**To do**
In the listing below, find each line with the string "that" and report it.

**Material for this exercise**
■ ■ ■ ■ ■ ■ ■

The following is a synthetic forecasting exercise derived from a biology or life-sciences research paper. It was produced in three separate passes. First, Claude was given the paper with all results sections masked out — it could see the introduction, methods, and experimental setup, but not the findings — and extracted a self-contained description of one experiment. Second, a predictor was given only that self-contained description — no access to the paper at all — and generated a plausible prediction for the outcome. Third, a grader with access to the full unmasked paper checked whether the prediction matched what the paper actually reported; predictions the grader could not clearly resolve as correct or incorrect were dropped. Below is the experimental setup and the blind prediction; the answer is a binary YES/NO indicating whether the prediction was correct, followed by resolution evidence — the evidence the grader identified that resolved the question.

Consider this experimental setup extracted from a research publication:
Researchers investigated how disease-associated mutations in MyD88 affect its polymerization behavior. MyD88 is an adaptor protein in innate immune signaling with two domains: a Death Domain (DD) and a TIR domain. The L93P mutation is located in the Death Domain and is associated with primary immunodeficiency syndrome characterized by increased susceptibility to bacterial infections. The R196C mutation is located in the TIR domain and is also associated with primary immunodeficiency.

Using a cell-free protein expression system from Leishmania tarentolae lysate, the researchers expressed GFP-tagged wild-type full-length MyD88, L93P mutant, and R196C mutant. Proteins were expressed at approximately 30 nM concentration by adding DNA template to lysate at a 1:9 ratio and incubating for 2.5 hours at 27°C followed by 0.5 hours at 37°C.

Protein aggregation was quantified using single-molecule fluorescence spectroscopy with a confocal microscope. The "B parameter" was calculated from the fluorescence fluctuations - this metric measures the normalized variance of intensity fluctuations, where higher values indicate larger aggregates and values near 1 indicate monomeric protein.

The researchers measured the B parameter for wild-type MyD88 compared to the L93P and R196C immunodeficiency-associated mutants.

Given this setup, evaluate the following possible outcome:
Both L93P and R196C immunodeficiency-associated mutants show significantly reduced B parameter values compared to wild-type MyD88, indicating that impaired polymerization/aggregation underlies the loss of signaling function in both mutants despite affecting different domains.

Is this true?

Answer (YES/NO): YES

■ ■ ■ ■ ■ ■ ■

**Exercise response**
The following is a synthetic forecasting exercise derived from a biology or life-sciences research paper. It was produced in three separate passes. First, Claude was given the paper with all results sections masked out — it could see the introduction, methods, and experimental setup, but not the findings — and extracted a self-contained description of one experiment. Second, a predictor was given only that self-contained description — no access to the paper at all — and generated a plausible prediction for the outcome. Third, a grader with access to the full unmasked paper checked whether the prediction matched what the paper actually reported; predictions the grader could not clearly resolve as correct or incorrect were dropped. Below is the experimental setup and the blind prediction; the answer is a binary YES/NO indicating whether the prediction was correct, followed by resolution evidence — the evidence the grader identified that resolved the question.
Both L93P and R196C immunodeficiency-associated mutants show significantly reduced B parameter values compared to wild-type MyD88, indicating that impaired polymerization/aggregation underlies the loss of signaling function in both mutants despite affecting different domains.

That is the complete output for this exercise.